6. Evaluate using distributive property:
(i) 172×25+172×35
(ii) 159×82+159×16+159×2
(iii) 67×78+67×(−43)+67×(−25)
(iv) 999×99+99
(v) 58×47+94
Solution:
(i) 172×25+172×35
Using the distributive property,
172×(25+35)
= 172×60
= 10320
(ii) 159×82+159×16+159×2
Using the distributive property,
159×(82+16+2)
= 159×100
= 15900
(iii) 67×78+67×(−43)+67×(−25)
Using the distributive property,
67×(78+(−43)+(−25))
= 67×(78−43−25)
= 67×10
= 670
(iv) 999×99+99
= 99×(999+1)
= 99×1000
= 99000
(v) 58×47+94
We cannot directly apply the distributive property here because the second term does not have a common factor with the first term. Instead, let's compute it directly,
58×47+94
= 2726+94
= 2820
7. Justify whether right or wrong:
(i) (−7) ×15×(−4)=( −7) ×15+(−7) ×(−4)
(ii) (−6)×23×(−2) = (−2)×(−6)×23
(iii) (−5)×{(−3)×2} = {(−5)×( −3)}×2
(iv) (−175) × (−1) = −175
(v) (−25) × ( − 4) × 0 = 100
Solution:
(i) (−7) ×15×(−4)=( −7) ×15+(−7) ×(−4)
LHS: = (−7) ×15×(−4)
= (−105)×(−4)
= 420
RHS: = (−7)×15+(−7)×(−4)
= −105+28
= −77
Since 420 ≠ −77, the statement is wrong.
(ii) (−6)×23×(−2) = (−2)×(−6)×23
Both sides are equivalent because of the commutative property of multiplication. Let's compute the product,
(−6) ×23×(−2)=(−6)×(−2)×23
⇒ 12×23 = 276
Both sides are indeed equal. So, the statement is right.

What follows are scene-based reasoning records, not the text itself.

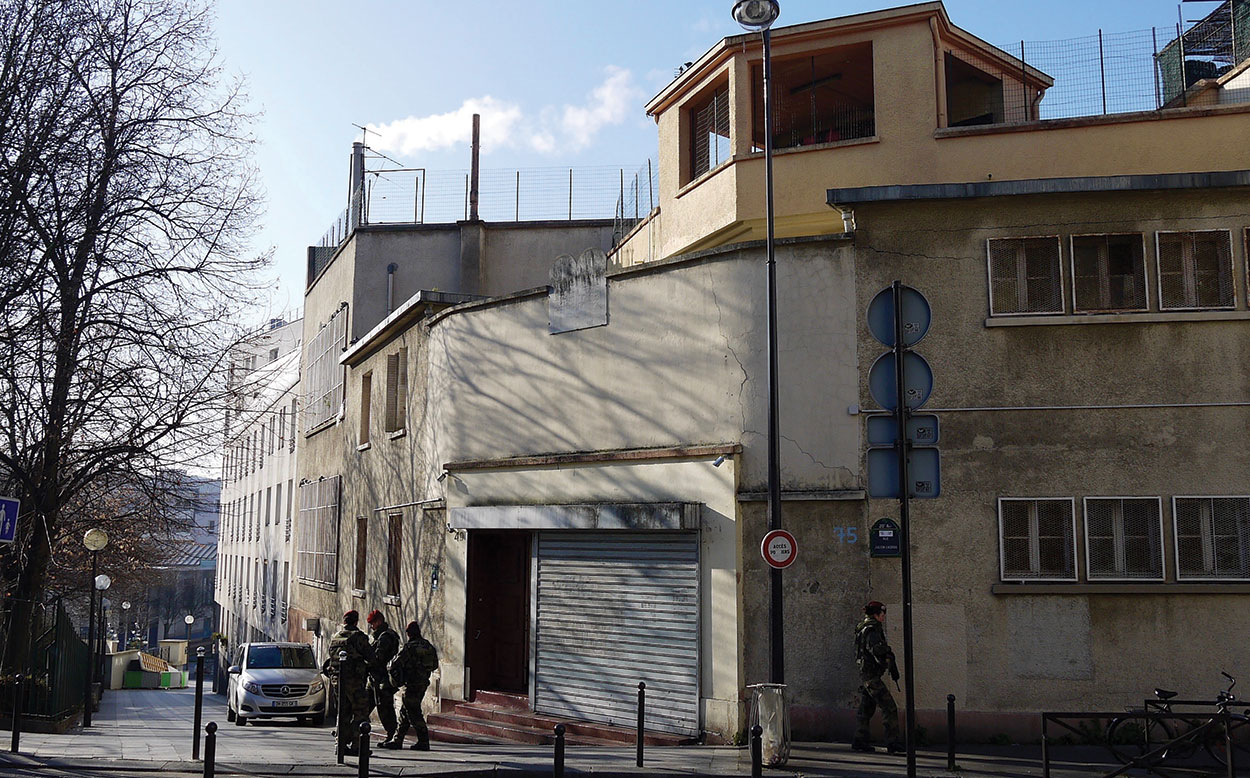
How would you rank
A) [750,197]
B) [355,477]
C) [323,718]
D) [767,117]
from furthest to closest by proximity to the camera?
[355,477] < [323,718] < [750,197] < [767,117]

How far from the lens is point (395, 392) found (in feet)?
74.8

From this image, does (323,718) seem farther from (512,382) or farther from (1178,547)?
(1178,547)

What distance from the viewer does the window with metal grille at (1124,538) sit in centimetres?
1307

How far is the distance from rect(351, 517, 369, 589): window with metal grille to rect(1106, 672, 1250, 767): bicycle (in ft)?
52.5

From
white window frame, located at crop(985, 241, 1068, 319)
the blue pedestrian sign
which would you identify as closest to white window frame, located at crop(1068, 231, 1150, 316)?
white window frame, located at crop(985, 241, 1068, 319)

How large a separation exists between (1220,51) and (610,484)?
15939mm

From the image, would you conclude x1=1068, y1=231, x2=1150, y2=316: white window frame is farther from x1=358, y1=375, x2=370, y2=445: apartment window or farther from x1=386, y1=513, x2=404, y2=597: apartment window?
x1=358, y1=375, x2=370, y2=445: apartment window

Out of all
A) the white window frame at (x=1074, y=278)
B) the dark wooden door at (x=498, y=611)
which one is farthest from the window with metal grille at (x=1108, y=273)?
the dark wooden door at (x=498, y=611)

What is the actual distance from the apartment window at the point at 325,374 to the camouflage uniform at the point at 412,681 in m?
14.5

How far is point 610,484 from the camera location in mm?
15695

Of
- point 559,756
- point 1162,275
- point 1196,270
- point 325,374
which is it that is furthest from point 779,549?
point 325,374

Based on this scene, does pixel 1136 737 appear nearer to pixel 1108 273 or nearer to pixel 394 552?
pixel 1108 273

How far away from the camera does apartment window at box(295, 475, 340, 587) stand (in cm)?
2664

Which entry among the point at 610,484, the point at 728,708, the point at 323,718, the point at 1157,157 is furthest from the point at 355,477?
the point at 1157,157
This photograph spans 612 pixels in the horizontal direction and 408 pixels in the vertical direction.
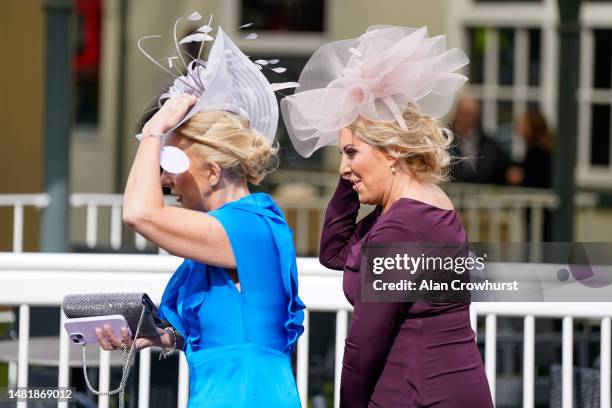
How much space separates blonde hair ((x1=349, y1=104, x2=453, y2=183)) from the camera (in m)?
2.97

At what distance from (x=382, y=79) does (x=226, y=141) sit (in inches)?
16.2

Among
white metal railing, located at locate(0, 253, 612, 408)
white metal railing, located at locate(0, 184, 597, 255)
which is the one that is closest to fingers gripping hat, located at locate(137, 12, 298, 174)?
white metal railing, located at locate(0, 253, 612, 408)

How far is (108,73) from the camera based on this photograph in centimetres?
1308

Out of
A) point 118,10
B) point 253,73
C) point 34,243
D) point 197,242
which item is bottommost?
point 34,243

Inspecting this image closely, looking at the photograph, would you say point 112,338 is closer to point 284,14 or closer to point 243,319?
point 243,319

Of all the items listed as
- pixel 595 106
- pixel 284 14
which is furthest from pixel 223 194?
pixel 284 14

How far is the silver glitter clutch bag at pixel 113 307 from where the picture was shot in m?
3.08

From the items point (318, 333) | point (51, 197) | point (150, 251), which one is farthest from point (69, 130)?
point (318, 333)

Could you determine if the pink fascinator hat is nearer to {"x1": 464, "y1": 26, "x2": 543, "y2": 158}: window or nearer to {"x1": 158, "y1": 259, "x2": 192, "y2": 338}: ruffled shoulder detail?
{"x1": 158, "y1": 259, "x2": 192, "y2": 338}: ruffled shoulder detail

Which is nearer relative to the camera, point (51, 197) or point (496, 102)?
point (51, 197)

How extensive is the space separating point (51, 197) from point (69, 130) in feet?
1.28

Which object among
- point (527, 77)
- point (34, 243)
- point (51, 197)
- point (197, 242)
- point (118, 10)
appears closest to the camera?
point (197, 242)

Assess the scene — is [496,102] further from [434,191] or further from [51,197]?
[434,191]

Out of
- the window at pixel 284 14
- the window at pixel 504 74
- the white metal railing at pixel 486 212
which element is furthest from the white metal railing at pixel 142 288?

(iii) (−5)×{(−3)×2} = {(−5)×( −3)}×2
LHS: = (−5)×{(−3)×2}
= (−5) ×(−6)
= 30
RHS: = {(−5)×(−3)}×2
= 15×2
= 30
Both sides are equal, so the statement is right.
(iv) (−175) × (−1) = −175
Compute the product,
(−175)×(−1)=175
Since 175 ≠ −175, the statement is wrong.
(v) (−25) × ( − 4) × 0 = 100
Compute the product,
(−25)×(−4)×0=100
Since any number multiplied by zero is zero,
(−25)×(−4)×0=0
Since 0 ≠ 100, the statement is wrong.